La risposta del ragazzo era stata secca, concisa. Niente parole inutili o esitazioni, era così che un capo parlava. L’uomo non poté fare a meno di sorridere. Poteva comportarsi da ragazzino e frignare da solo nella sua stanza, sarebbe comunque rimasto il re della sua gente. Era scritto nel suo destino, impresso a fuoco in ogni aspetto del suo carattere. Poco importavano quelle stupide ciance sulle profezie innanzi a questo. A passo deciso, Neigo si diresse verso il posto d’onore che gli era stato lasciato. Un boccale strabordante di birra era già lì ad attenderlo. Non avrebbe aspettato ancora molto. L’afferrò restando in piedi, lasciandosi circondare dai compagni che avevano già iniziato a tessere le sue lodi. Menco, uno dei suoi più vecchi amici, si appropriò del posto accanto al suo, gettando a terra il malcapitato che l’occupava.
«Mi è dispiaciuto non esserci stato quando la testa è rotolata...»

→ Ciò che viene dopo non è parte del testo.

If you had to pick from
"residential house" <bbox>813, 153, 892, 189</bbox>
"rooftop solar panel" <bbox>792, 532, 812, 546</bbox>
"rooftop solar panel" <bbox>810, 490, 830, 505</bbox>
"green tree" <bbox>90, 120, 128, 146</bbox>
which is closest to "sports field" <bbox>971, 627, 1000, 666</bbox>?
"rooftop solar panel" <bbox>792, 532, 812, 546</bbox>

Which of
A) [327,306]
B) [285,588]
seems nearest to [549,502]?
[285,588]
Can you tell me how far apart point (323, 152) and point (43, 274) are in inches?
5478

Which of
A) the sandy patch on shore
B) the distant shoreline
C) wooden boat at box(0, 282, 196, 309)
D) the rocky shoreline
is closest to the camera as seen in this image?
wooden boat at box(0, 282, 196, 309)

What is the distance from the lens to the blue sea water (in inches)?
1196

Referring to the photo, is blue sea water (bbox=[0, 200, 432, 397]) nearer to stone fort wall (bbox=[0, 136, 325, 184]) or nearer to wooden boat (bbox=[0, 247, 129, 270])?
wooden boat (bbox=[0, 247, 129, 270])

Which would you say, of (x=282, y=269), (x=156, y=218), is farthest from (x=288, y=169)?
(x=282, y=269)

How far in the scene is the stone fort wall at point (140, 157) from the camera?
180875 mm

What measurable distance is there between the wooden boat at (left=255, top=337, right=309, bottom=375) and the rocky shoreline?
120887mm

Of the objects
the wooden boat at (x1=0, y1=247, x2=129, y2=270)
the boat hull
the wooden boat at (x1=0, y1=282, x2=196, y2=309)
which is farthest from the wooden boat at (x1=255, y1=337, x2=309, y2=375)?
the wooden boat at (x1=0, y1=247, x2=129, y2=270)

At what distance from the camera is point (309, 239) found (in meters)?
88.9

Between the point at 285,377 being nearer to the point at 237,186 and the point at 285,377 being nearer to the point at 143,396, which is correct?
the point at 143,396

Senza aspettare una risposta, l’omone propose a gran voce un brindisi in onore della vittoria. Neigo brindò con lui, svuotando in una sorsata l’intero calice. Non era il solo Menco a non aver potuto assistere, in effetti erano stati in molti a lasciare la città, col compito di procurare l’enorme quantità di selvaggina che avevano servito al banchetto di quella sera. Un’ondata d’alcol arrivò alla testa dell’uomo, costringendolo ad aggrapparsi al tavolo per frenare il giramento. Distrattamente Neigo guardò i compagni, che affollavano la sala, domandandosi quanti di loro avessero cacciato quella mattina. Senza essersi mai seduto, l’uomo voltò le spalle al tavolo e si avviò verso l’uscita. In fondo Ascianero aveva ragione, non c’era nulla da festeggiare quella sera.